▶ **Task goal**:
Write out every line of the listing below verbatim, keeping each line's wording, numbers, and punctuation unchanged.

>>>>

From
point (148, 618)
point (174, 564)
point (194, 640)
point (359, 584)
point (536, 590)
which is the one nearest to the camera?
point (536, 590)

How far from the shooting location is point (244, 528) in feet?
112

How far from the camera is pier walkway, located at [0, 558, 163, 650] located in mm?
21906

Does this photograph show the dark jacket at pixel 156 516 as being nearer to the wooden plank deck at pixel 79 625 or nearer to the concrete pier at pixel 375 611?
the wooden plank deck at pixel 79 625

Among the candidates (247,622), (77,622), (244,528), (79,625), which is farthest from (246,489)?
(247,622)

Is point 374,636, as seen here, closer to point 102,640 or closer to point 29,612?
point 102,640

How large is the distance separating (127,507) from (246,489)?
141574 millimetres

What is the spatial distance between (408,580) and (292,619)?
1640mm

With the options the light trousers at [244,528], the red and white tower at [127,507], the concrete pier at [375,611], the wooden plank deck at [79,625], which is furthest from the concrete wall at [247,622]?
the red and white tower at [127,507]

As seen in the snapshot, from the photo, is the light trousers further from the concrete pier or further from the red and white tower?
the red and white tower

<<<<

▶ **Answer to the task**:
From
point (148, 618)
point (174, 564)
point (194, 640)
point (359, 584)
point (536, 590)
which is the one nearest to the camera?
point (536, 590)

How far from the shooting location is point (244, 528) in feet?
112

How far from the camera is pier walkway, located at [0, 558, 163, 650] located in mm?
21906

Does this photograph show the dark jacket at pixel 156 516 as being nearer to the wooden plank deck at pixel 79 625 or nearer to the concrete pier at pixel 375 611?
the wooden plank deck at pixel 79 625

Among the candidates (247,622), (77,622), (244,528), (79,625), which is farthest from (246,489)?
(247,622)

Is point 374,636, as seen here, closer to point 102,640 or closer to point 29,612?
point 102,640

How large is the distance separating (127,507) from (246,489)?
141574 millimetres

What is the spatial distance between (408,580) and (292,619)?
1640mm

With the options the light trousers at [244,528], the red and white tower at [127,507], the concrete pier at [375,611], the wooden plank deck at [79,625], which is furthest from the concrete wall at [247,622]?
the red and white tower at [127,507]

As seen in the snapshot, from the photo, is the light trousers further from the concrete pier or further from the red and white tower?
the red and white tower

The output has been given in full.